La decapitazione di Nick Berg: video integrale
Data: Giovedì, 13 maggio @ 18:11:48 CEST Argomento: Cazzo se e' grave
QUESTO ARTICOLO E SOPRATTUTTO IL VIDEO SONO RISERVATI AGLI ADULTI, SE SEI
MINORENNE DEVI USCIRE DA QUESTO ARTICOLO SENZA TANTI CAZZI

Una volta l'america si vantava delle sue "teste di cuoio", adesso si può vantare
delle sue teste di cazzo. Questo perchè quello che è accaduto nella prigione
di Abu Ghraib è gravissimo. E' giusto che i soldati USA si vendichino della
violenza carnale subita dalla loro collega Jessica Lynch (sulla cui violenza
ci sono ancora dubbi perchè lei ha perso la memoria di quanto accaduto dopo
esser rimasta ferita) ma non è giusto umiliare una intera nazione per una violenza
carnale messa in atto da pochi animali. Sarebbe stato giusto mettere a morte
i colpevoli o al limite torturare solo quelli, ma ledere la dignità di un popolo
è sbagliato. I terroristi hanno affermato che la decapitazione di Nick Berg è la loro vendetta per quei maltrattamenti e quelle umiliazioni. Vi mostriamo qui il video integrale della decapitazione di
Nick Berg, il ragazzo americano di 26 anni, di Philadelphia, figlio di Michael
e Suzanne, con un fratello e una sorella, David e Sara. Clicca qui per vedere
il video integrale
della decapitazione. Dicono che la loro è vendetta, quindi secondo loro
la vendetta è giusta. Adesso hanno decapitato un americano per vendetta, prima
sempre per vendetta hanno ucciso un italiano che è morto da eroe: Fabrizio
Quattrocchi. Le galere del mondo sono piene di terroristi. Bisognerebbe vendicarsi con qualcuno di loro, tantopiù che i terroristi coinvolti nell'uccisione dei due martiri sopra
citati dicono che la vendetta è sacra? No, ci metteremmo al livello di
quegli zulù incivili che ammazzano innocenti. Saranno anche grandi guerrieri, lo stanno dimostrando, ma sono persone incivili, bestie i terroristi, gente che uccide poveracci che non c'entrano nulla.
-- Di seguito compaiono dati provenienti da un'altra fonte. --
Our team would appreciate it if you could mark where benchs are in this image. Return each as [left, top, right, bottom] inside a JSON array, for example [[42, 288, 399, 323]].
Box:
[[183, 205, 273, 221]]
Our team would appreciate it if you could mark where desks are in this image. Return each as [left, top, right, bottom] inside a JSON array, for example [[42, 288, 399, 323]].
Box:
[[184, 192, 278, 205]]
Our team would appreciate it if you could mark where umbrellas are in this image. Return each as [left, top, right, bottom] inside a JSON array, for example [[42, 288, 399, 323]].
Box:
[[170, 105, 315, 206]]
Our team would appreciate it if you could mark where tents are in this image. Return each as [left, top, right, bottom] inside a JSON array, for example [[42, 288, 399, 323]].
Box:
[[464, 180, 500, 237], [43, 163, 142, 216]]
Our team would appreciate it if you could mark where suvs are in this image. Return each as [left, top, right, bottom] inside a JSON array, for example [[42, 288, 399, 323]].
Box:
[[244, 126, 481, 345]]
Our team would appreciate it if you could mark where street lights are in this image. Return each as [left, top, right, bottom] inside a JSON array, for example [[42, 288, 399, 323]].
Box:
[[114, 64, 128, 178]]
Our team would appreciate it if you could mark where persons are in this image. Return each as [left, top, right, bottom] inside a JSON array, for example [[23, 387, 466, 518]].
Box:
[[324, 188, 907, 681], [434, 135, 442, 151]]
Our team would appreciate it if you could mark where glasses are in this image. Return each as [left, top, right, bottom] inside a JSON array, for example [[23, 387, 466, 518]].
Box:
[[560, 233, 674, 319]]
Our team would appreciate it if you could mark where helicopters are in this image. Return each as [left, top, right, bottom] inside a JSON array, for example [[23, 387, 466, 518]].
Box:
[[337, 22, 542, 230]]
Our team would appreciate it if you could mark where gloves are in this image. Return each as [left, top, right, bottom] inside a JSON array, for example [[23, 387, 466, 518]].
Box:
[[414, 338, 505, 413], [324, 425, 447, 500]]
Altrettanto bestie gli americani o i personaggi di qualunque altro paese che hanno torturato e privato della dignità di uomo prigionieri di Abu Ghraib che a quanto pare spesso erano innocenti.
Aspettare, lavorare bene e sperare, questo
è quello che ci rimane da fare, a noi cittadini e soprattutto al nostro governo.
La civiltà ha un prezzo che va pagato, così come la democrazia. Non scendere
ai loro livelli è uno dei prezzi che stiamo pagando.
Sino a che sarà un prezzo equo, poi credo sia meglio diventare zulù incivili
anche noi italiani: reagire per non soccombere. Contro chiunque mini la liberta' della nostra Italia, la serenità delle nostre famiglie, sia con la delinquenza che con il terrorismo, sia esso arabo, angloamericano o italiano. Reagire contro tutti coloro che non hanno rispetto della vita degli innocenti, a prescindere dalla razza loro e delle loro vittime.